Ben Shepherd said...

I'm really questionable about the value of the street poster ... after putting on parties between 1999 and 2003 I put a lot of money into them and I don't really think anyone looks at them anymore or they say much that is positive or memorable about the event/brand whatever.

yes there are exceptions to this but I think the majority are just ugly clutter. I noticed the amount of postering went down significantly when bands first started using myspace in early 2004 ... the 1 to 1 channels offered lower costs and better cut through.

Kate Richardson said...

I love the fag butt one.

As a person who is old enough to have utilised street posters before the millennium, I think the biggest (if not very intellectual) challenge boils down to fewer and fewer available walls and hoardings and more vigilant councils. You were once able to blanket the inner city but no more.

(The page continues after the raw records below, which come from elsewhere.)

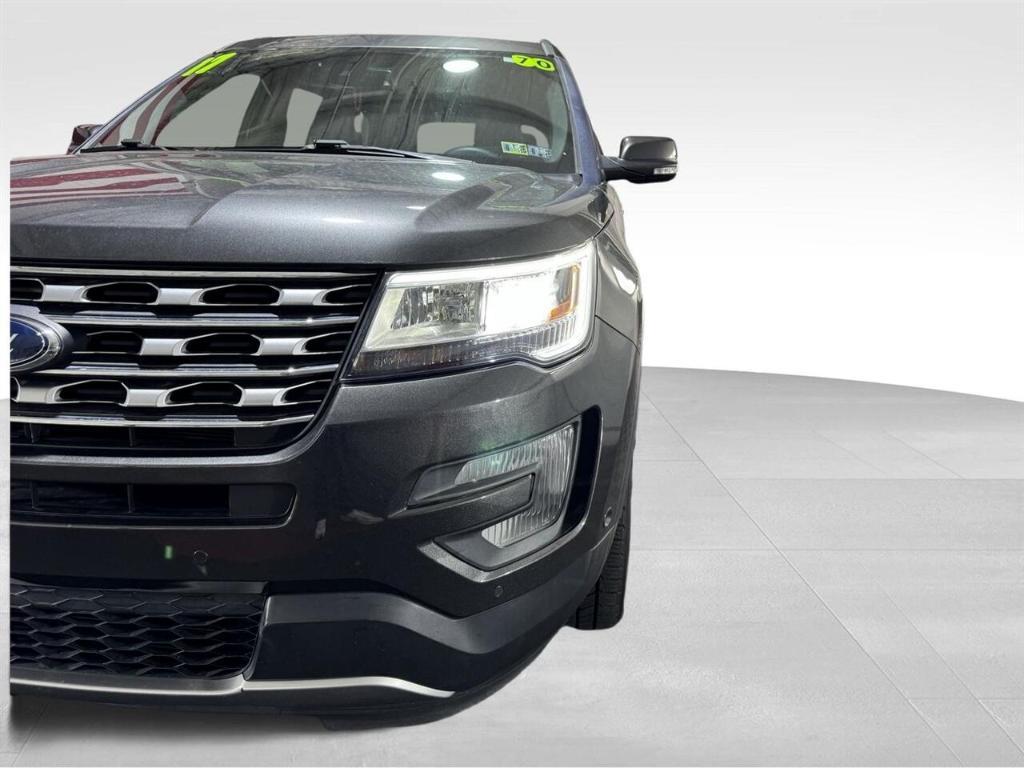 used 2017 Ford Explorer car, priced at $19,935
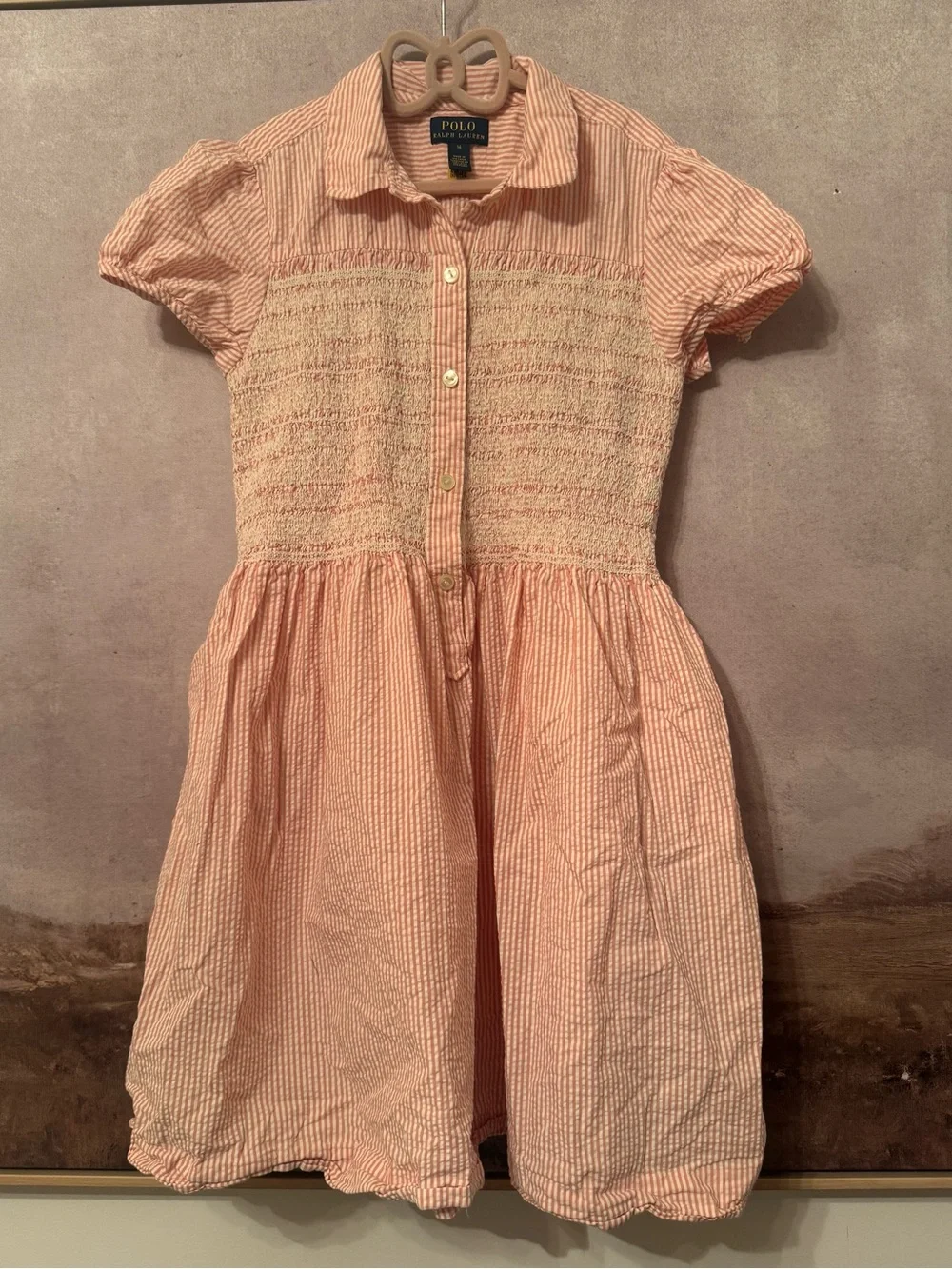 Polo Ralph Lauren striped cotton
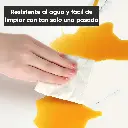 Placa Revestimiento Adhesivo Simil Marmol Pared 60x60 Ql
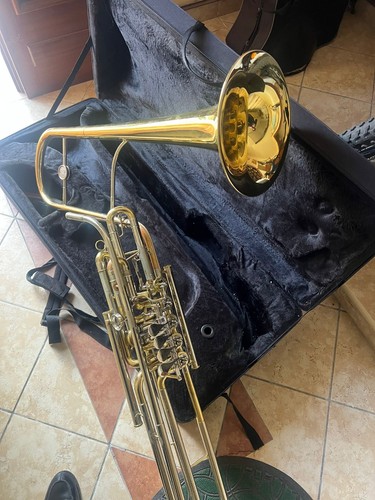 Cimbasso wessex - cimbasso, in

Wanted: Similarly aged person in their 30s with out of date marketing cred. Available for nostalgic reminiscing and crying into cheap drink about those old halcyon days of marketing.

Daniel Oyston said...

What about the sandwich board ... just for a laugh check this out. These people are very passionate! http://au.youtube.com/watch?v=tZB9TuTJ9UY

@Bones Lawley - to many great events are being overrun by young bogans. Summernats in Canberra used to be one of the biggest attractions and pull huge tourist dollars. However, people just using it as an excuse to get together and act like wankers has seen crowd numbers drop massively because people don’t want to be associated with it. The event will probably move next year or be canned.

Ben Shepherd said...

haha @ kate

i remember back when I worked for tribe.com.au fresh out of uni(anyone old enough to remember them aside mark pollard ... no? good ... it was 1999 to 2001 - glory days of AU's first web bubble and subsequent burst)

anyway ... in an attempt to be cool with the kids they blanket postered most of melbourne with those 1/2 A0 pole posters that were being used for all the big parties ... it cost as a bomb as the postering company was completely robbing them blind on the cost per poster ... they got a call from 5 different councils about 12 hours after they were posted ordering they be taken down immediately ... which then involved the same postering company charging even more to rip them down as they did to put them up.

street posters for hip youth websites ... surely an idea too dumb to repeated. Oh wait - Fairfax are doing it right now for thevine.com.au

AKTIFMAG said...

LOL@ posters. OMG the NAZIs FTW

Zac Martin said...

Just realised I've been over taken for comments on your blog! I feel violated!

Love the posters, I've really been loving some of the fantastic street art I've seen around lately... some of it is really creative!